══ Supplied data ══

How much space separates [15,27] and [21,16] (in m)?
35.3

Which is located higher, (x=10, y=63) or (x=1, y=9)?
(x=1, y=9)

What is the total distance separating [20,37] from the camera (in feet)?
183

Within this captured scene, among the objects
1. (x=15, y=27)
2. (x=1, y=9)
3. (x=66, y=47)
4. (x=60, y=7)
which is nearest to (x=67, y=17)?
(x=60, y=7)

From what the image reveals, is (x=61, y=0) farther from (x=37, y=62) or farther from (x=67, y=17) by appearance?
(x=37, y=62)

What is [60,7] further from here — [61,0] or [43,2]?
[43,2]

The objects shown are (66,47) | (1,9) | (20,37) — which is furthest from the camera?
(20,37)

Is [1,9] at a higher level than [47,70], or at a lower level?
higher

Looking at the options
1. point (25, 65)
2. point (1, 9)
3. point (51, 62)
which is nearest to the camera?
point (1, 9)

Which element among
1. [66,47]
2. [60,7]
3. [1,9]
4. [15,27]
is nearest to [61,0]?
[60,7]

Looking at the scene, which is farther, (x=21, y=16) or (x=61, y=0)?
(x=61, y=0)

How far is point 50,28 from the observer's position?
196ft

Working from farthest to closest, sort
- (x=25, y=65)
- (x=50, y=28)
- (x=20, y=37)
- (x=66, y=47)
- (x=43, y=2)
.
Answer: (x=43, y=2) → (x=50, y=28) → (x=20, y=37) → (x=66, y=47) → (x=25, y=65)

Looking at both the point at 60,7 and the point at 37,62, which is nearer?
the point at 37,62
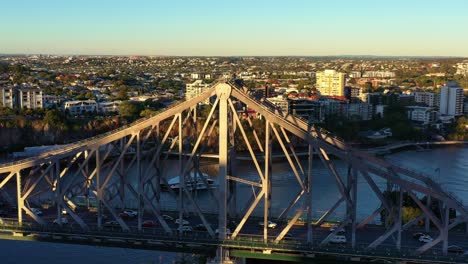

═══

:: Brief ::
Pull out each line in the items above that contains the word "scene", matching its case exactly.

:: The response ::
Within this captured scene, among the objects
Looking at the scene, which is farther, (x=21, y=16) or (x=61, y=0)?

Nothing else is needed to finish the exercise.